- DOCUMENT PASSAGE -

Owl IDM - Owl IDM v0-tiny

Inverse Dynamics Model (IDM) trained to predict keyboard (WASD) and mouse inputs from gameplay video frames.

Model Description

This model predicts player controls from visual observations:

  • Input: Sequence of RGB frames (256x256)
  • Output:
    • WASD key predictions (4 binary outputs)
    • Mouse movement (dx, dy in pixels)

Architecture

  • Backbone: Spatial Conv3D encoder → Temporal Transformer
  • Window size: 8 frames
  • Model size: 70M parameters
  • Inference speed: ~1500 FPS on H100 GPU

Training

  • Dataset: FPS gameplay recordings
  • Preprocessing:
    • Frames scaled to [-1, 1]
    • Log1p scaling for mouse: True
  • Loss: BCE for WASD + Huber for mouse

Usage

Installation

# Install the package directly from GitHub
pip install git+https://github.com/overworld/owl-idm-3.git

# Or with inference dependencies
pip install "owl-idm[inference] @ git+https://github.com/overworld/owl-idm-3.git"

Inference

from owl_idms import InferencePipeline
import torch

# Load from Hugging Face Hub
pipeline = InferencePipeline.from_pretrained(
    "Overworld/owl-idm-v0-tiny",
    device="cuda"
)

- EXTRACTED MATERIAL -
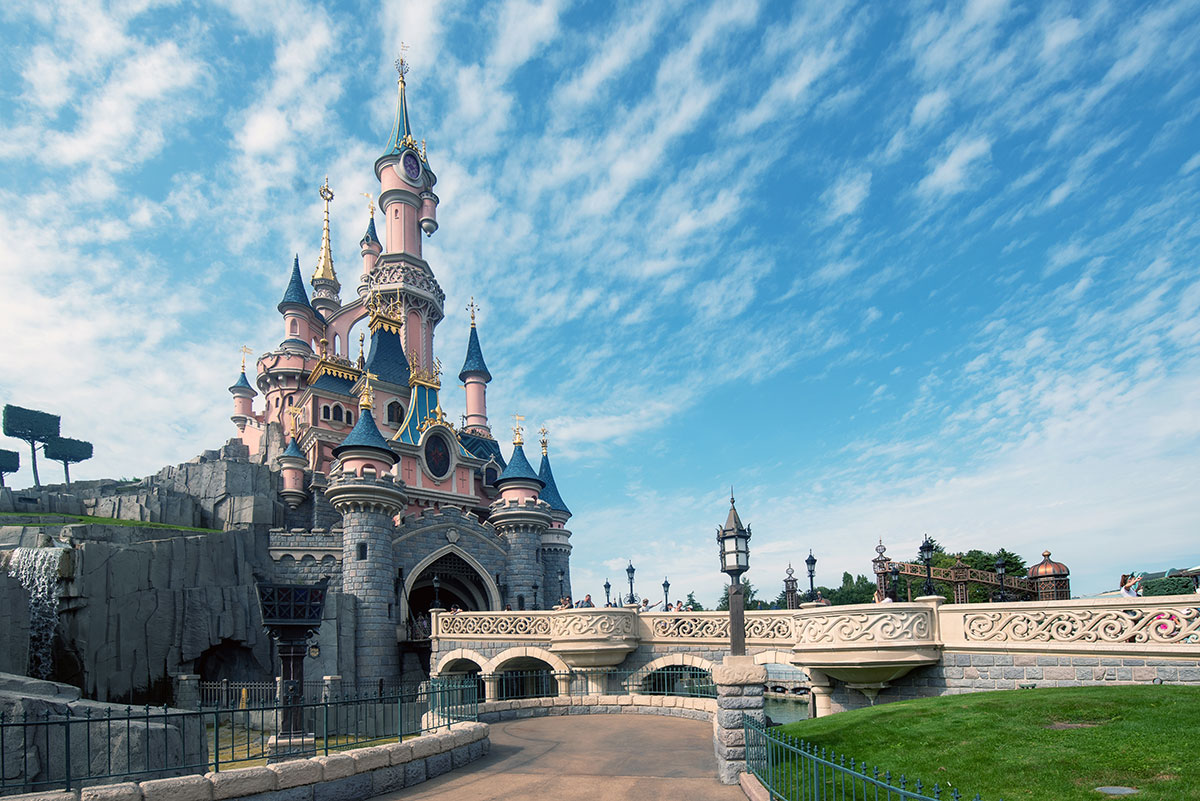 Disney discount wedding songs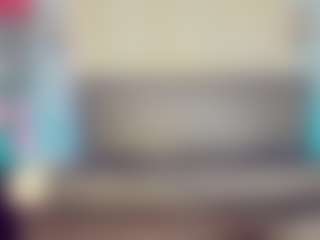 amanda-cax's Live Sex Cam Show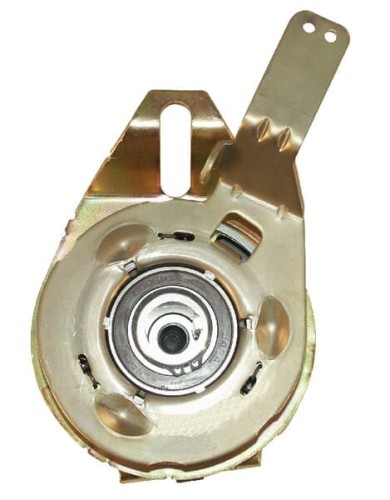 Sprzęgło mechaniczne 1096060 - Intertraktor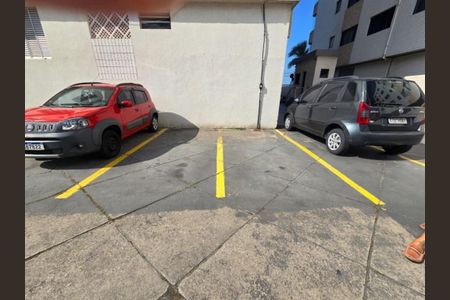 7_photo/94ce1f9937.1d896d8e486d496c-ATLAS-158cdffe-9b91-4fea-9c50-f69ace0c9e22.jpg de apartamento à venda com 2 quartos, 58m² em Guilhermina, Praia Grande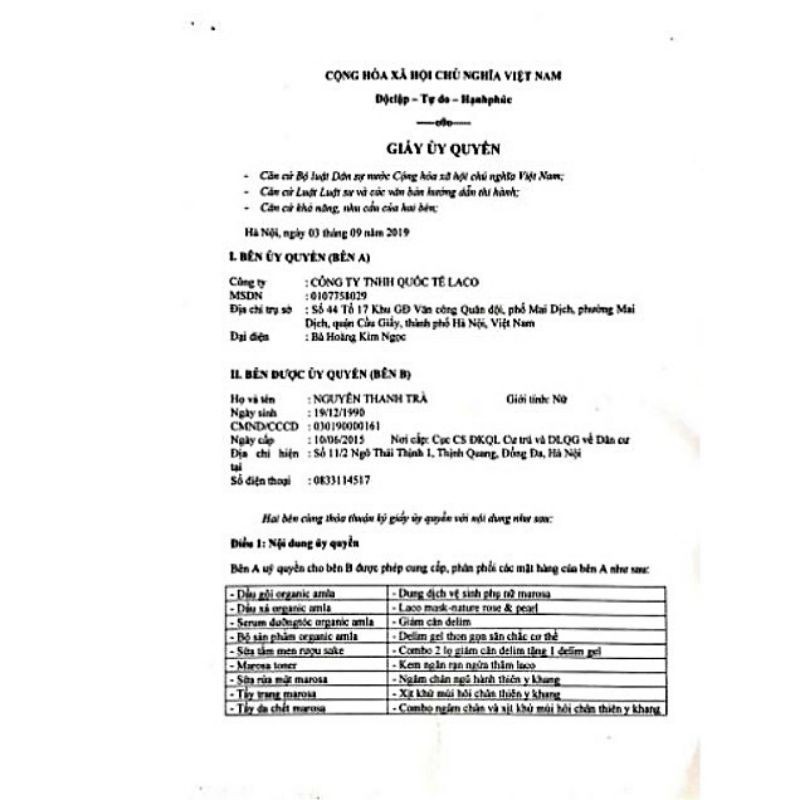 🌸 Son dưỡng môi Laco - son sáp 100% từ thiên nhiên🌸 Chính hãng 🌸 Giúp tẩy tế bào chết cho môi mềm mịn, căng bóng 🌸🌸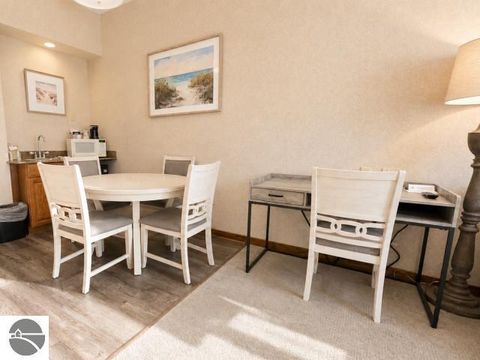 Tiny photo for 2400 Troon South #4110, Bellaire, MI 49615 (MLS # 1945862)
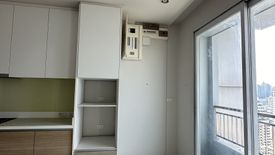 2 Bedroom Condo for sale in Circle Condominium, Makkasan, Bangkok near Airport Rail Link Makkasan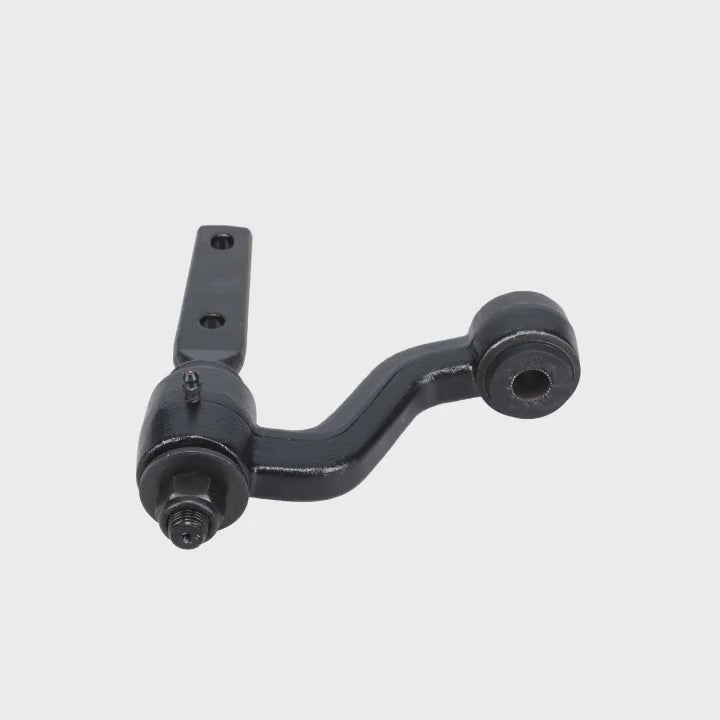 Idler Arm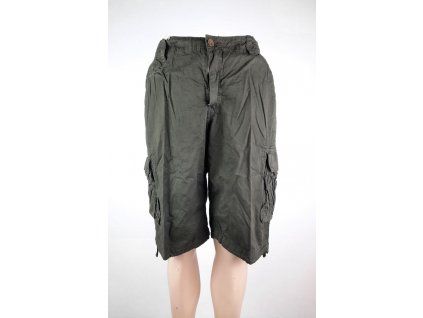 loshan kratasy army green 1 armyhrusova cz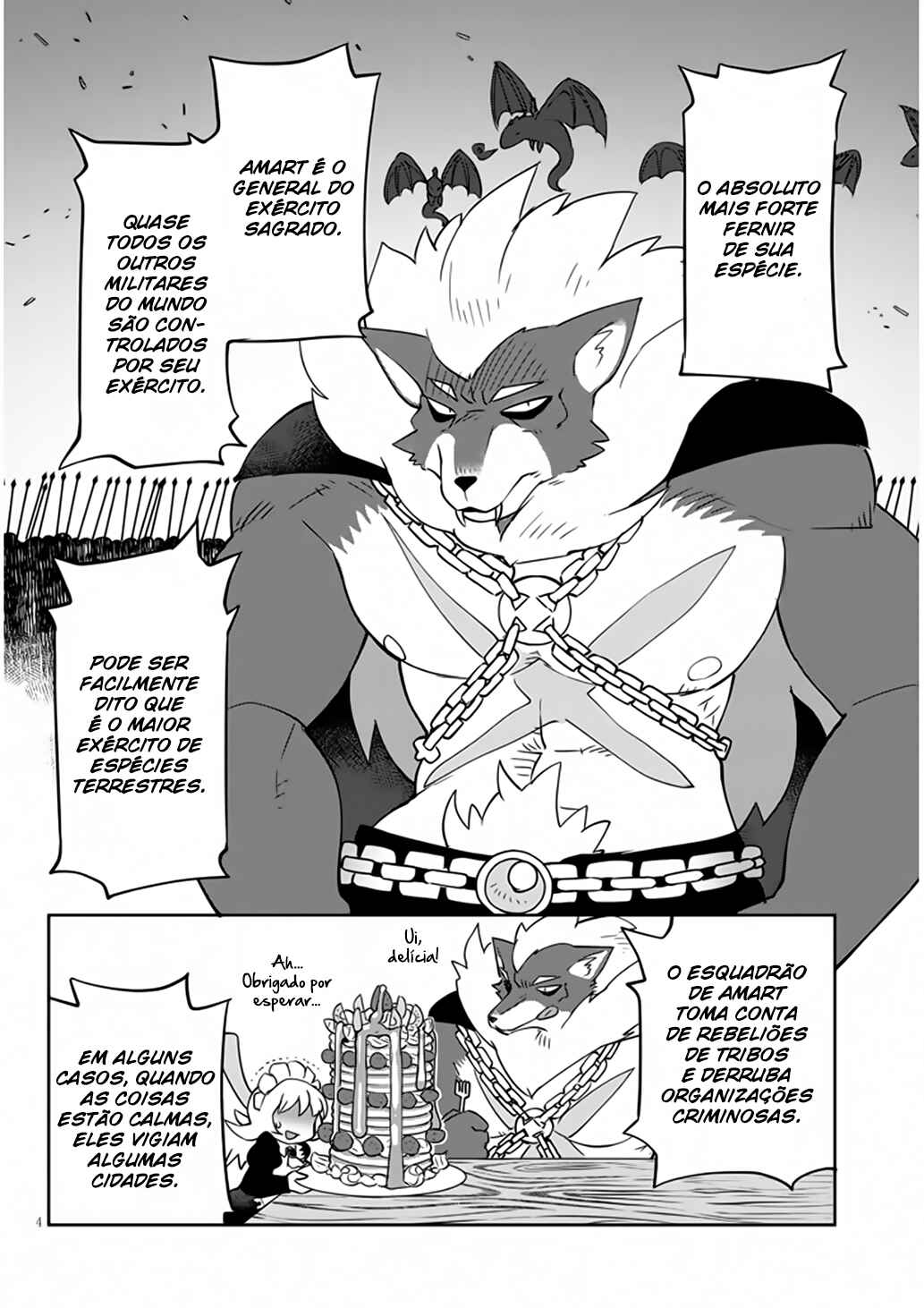 Chapter 34 - Page 5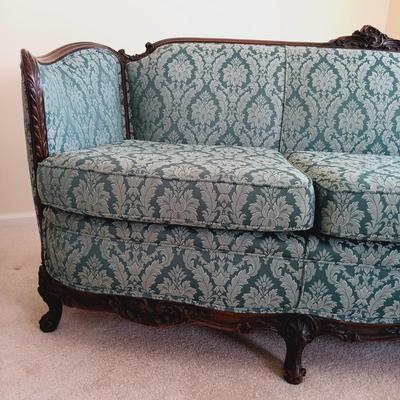 Sale Photo Thumbnail #80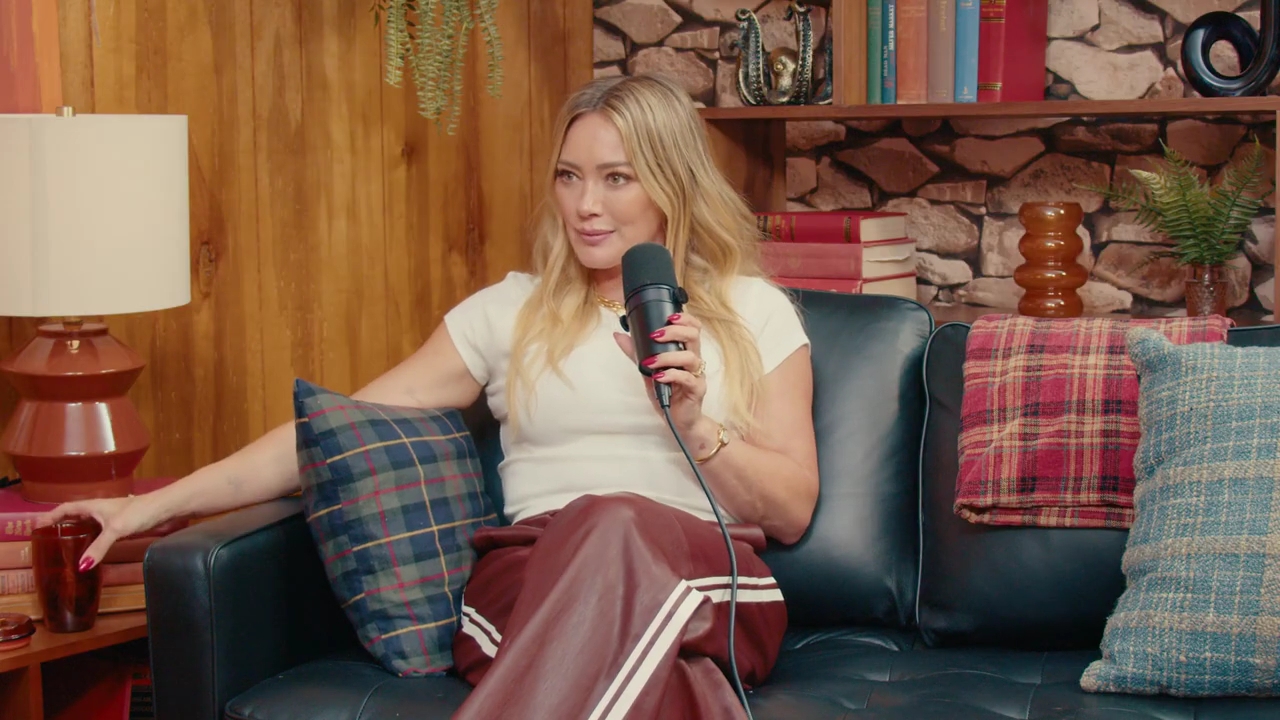 DailyDuff-dot-nl_TherapusswithJakeShane1125.jpg DailyDuff-dot-nl_TherapusswithJakeShane1125.jpg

- REQUIREMENT 1 -
Quote word for word the part of the Owl IDM model card that begins with the words containing "Inverse Dynamics Model" and ends with "RGB frames (256x256)".
- REQUIREMENT 2 -
Extend the Owl IDM model card, picking up right after its final line.

- EXPECTED ANSWER 1 -
Inverse Dynamics Model (IDM) trained to predict keyboard (WASD) and mouse inputs from gameplay video frames.

Model Description

This model predicts player controls from visual observations:

  • Input: Sequence of RGB frames (256x256)

- EXPECTED ANSWER 2 -
# Prepare video: [batch, frames, channels, height, width] in range [-1, 1]
video = torch.randn(1, 128, 3, 256, 256) * 2 - 1  # Example

# Run inference
wasd_preds, mouse_preds = pipeline(video)
# wasd_preds: [1, 128, 4] boolean - W, A, S, D key states
# mouse_preds: [1, 128, 2] float - dx, dy mouse movements

Model Files

  • config.yml: Training configuration
  • model.pt: Model checkpoint (EMA weights)
  • inference.py: Inference pipeline (download from repo)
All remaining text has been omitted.